Mr. Avery shared information with the American Accountability Foundation’s Tom Jones in a text message in May 2021, where he explained that he was seeing another woman but admitted he was partly to blame for what happened.

“I was seeing another woman. She (Kristen Clarke) was angry. Attacked me with a knife. I instinctively grabbed it. As I said earlier, I’m not blameless.”

“That’s the story,” he went to say. “That’s what happened. She went to jail.”

Ms. Clarke offered a statement to CNN, where she revealed that she was not required to disclose the incident, adding that she suffered many years of abuse and domestic violence by her husband.

“This was a terrorizing and traumatizing period that I have sought to put behind me to promote my personal health, healing, and well-being. The physical and emotional scars, the emotional abuse and exploitation, and the lying are things that no woman or mother should ever have to endure,” according to Ms. Clarke.

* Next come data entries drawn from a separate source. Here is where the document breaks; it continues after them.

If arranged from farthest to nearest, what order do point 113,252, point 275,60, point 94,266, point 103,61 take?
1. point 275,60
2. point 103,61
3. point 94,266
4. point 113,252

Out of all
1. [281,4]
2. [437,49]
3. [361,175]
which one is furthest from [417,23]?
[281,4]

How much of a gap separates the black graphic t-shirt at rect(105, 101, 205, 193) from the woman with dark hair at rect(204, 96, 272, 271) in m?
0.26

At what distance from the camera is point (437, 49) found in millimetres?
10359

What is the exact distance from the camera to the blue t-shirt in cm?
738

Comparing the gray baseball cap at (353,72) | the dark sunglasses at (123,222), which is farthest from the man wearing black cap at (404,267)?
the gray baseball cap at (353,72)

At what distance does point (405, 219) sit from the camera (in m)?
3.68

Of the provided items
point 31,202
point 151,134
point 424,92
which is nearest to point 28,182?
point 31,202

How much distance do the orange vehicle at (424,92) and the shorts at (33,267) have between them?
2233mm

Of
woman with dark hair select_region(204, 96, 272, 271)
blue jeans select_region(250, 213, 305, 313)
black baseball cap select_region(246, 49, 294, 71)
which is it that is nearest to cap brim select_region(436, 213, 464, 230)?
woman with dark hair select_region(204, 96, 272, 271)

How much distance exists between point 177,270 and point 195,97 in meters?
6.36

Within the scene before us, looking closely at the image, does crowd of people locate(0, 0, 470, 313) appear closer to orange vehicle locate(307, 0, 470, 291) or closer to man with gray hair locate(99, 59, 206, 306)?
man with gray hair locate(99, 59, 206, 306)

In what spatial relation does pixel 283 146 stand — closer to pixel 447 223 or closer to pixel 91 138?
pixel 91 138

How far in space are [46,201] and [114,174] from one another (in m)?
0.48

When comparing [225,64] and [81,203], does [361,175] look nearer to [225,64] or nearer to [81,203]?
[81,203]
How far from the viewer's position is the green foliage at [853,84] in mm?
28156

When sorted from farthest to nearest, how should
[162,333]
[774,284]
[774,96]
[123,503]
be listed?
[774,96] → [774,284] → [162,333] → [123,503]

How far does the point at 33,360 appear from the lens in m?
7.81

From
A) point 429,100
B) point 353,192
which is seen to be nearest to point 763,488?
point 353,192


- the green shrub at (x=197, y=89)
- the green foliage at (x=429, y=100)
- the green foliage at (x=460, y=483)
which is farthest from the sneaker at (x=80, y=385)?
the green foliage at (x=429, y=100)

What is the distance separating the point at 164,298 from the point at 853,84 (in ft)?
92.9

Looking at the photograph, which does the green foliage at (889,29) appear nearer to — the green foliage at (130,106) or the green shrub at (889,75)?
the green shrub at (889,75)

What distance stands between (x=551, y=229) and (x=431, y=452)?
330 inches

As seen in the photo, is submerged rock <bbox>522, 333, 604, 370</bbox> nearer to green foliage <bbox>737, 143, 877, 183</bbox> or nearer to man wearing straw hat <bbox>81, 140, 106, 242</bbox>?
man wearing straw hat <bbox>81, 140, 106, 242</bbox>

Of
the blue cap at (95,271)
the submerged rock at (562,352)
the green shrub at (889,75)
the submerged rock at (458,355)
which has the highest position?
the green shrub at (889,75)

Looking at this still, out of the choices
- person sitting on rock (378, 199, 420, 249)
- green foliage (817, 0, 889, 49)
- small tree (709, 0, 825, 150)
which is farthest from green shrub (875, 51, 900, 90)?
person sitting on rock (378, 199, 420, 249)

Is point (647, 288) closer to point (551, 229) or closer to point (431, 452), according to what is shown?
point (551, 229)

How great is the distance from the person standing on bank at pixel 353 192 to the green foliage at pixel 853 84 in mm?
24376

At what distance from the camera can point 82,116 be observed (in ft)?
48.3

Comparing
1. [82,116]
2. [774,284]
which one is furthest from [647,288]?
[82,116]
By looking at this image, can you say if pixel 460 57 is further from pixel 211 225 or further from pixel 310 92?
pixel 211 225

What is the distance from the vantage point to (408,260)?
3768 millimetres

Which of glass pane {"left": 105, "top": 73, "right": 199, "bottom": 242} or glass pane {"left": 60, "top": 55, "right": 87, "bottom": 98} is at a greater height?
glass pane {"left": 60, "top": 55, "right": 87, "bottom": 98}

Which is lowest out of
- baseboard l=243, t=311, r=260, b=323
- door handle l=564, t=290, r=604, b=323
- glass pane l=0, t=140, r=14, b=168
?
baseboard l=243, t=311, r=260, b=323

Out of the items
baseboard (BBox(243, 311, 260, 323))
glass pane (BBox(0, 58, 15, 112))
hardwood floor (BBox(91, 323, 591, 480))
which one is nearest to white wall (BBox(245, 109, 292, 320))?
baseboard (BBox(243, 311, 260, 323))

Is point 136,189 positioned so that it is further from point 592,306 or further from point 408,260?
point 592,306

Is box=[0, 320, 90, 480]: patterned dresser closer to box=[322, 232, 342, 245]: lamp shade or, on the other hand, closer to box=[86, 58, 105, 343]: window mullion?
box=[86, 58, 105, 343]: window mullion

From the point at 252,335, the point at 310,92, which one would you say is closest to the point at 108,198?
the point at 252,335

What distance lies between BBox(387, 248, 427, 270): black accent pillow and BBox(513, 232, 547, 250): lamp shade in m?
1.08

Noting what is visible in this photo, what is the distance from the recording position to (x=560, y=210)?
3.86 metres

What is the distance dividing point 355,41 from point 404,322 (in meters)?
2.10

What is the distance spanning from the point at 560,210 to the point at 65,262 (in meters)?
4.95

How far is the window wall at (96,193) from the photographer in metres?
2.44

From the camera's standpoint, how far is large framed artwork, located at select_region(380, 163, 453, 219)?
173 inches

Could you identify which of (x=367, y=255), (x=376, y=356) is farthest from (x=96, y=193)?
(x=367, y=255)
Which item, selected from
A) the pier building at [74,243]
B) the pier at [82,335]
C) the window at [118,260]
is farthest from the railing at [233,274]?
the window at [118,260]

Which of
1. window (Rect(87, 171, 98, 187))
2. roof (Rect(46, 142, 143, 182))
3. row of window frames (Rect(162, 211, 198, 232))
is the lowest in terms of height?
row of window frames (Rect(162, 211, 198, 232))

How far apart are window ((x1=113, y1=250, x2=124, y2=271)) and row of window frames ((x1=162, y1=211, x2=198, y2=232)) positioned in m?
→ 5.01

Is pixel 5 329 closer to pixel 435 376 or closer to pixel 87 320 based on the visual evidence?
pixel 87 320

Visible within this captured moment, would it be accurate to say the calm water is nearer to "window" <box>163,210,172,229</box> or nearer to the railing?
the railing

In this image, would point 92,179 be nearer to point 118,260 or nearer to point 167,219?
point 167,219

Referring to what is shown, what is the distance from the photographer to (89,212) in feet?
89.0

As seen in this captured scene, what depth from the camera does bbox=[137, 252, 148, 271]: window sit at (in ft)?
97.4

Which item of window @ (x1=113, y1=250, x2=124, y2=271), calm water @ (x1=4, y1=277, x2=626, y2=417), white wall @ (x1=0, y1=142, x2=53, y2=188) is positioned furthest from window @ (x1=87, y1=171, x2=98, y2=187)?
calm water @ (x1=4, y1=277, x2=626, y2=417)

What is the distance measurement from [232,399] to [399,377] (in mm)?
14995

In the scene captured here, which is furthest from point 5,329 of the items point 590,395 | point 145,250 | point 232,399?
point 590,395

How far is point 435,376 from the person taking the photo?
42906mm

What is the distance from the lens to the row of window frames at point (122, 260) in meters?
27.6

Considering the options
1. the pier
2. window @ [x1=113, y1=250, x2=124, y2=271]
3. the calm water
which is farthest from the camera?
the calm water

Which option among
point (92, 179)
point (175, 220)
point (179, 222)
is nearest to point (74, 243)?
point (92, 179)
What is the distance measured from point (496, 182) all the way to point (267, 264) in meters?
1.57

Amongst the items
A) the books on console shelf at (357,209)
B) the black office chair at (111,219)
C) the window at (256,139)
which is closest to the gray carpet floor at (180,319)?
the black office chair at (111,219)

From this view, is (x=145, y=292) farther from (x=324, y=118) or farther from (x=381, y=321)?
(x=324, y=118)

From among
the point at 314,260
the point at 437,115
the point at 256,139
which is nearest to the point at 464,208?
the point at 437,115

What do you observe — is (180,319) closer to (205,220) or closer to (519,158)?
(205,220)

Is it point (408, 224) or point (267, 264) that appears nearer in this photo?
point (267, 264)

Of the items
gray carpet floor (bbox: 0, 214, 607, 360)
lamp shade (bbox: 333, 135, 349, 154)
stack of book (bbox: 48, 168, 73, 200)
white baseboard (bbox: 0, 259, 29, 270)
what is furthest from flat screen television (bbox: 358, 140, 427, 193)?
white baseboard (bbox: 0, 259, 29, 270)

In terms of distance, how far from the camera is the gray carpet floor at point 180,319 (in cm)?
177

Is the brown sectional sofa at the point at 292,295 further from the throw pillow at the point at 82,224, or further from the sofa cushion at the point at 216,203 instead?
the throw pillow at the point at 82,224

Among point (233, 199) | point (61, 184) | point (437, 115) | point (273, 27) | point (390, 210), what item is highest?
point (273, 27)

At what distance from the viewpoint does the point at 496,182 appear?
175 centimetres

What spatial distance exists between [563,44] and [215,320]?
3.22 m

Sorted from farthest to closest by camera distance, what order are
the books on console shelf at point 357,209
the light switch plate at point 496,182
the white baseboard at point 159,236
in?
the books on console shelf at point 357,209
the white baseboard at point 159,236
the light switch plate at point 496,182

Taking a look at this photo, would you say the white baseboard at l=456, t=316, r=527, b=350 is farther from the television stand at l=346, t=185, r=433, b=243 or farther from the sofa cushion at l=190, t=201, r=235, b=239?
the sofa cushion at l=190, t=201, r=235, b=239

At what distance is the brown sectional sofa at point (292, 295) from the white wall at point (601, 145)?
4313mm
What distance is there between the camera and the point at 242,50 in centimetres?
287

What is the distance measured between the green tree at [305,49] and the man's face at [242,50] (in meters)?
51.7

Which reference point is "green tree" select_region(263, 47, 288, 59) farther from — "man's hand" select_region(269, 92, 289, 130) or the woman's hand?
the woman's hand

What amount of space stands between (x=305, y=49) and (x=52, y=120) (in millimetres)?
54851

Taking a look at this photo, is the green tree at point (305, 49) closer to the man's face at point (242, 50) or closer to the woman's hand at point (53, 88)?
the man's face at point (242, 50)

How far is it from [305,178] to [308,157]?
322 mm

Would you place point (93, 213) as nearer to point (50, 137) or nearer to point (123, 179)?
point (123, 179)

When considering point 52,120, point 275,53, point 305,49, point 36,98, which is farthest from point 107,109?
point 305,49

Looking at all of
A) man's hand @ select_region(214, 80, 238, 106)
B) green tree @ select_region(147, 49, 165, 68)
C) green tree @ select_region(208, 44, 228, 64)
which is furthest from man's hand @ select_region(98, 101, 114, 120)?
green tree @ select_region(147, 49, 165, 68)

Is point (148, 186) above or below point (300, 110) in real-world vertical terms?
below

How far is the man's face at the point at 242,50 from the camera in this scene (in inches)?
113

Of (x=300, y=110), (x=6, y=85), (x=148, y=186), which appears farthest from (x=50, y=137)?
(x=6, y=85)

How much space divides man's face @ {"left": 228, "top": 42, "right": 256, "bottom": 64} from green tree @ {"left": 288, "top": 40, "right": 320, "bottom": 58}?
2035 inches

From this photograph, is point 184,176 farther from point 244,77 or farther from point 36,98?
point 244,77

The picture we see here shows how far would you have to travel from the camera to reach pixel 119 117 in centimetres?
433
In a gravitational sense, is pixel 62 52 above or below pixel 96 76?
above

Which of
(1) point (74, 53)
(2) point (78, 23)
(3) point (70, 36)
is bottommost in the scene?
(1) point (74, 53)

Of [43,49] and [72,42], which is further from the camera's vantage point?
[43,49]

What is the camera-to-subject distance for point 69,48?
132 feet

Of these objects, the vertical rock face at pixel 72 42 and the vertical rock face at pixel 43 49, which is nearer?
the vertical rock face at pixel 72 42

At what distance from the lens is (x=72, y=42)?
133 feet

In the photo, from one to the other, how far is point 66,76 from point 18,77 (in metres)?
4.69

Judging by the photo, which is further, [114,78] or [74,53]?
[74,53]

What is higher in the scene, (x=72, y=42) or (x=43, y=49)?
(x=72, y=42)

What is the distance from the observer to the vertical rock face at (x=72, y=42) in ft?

“When given the option to speak about such traumatic incidents in my life, I have chosen not to. I didn’t believe during my confirmation process and I don’t believe now that I was obligated to share a fully expunged matter from my past.”

According to records by the Prince George’s County Police Department, someone at Mr. Avery’s and Ms. Clarke’s Maryland home contacted police nine separate times between May 2003 and December 2007.

The call in which Mr. Avery allegedly reported the 2006 incident was accompanied by a 760 arrest clearance code. The other calls also related to threats and domestic violence but were not investigated further.

Despite Ms. Clarke’s claims that she was not required to disclose the incident when asked during her confirmation, she received criticism for apparently lying before the Senate.

Senator Mike Lee (R-Utah) argued that as a result of her lies, she should resign from her position.

“Kristen Clarke is in charge of enforcing civil rights laws. She enforces those laws aggressively against anyone who sneezes near an abortion clinic. And not at all against those who vandalize churches. She lied under oath during her confirmation proceedings, and should resign,” he wrote in a post on social media platform X.

However, Ms. Clarke has not given any indication about a possible resignation.

“As I have done at every stage of my career as a life-long public servant, I will continue working to ensure that we carry out our work in a way that centers the experiences and needs of crime victims,” she said.

NTD contacted Ms. Clarke’s office for comment but did not receive a response by press time.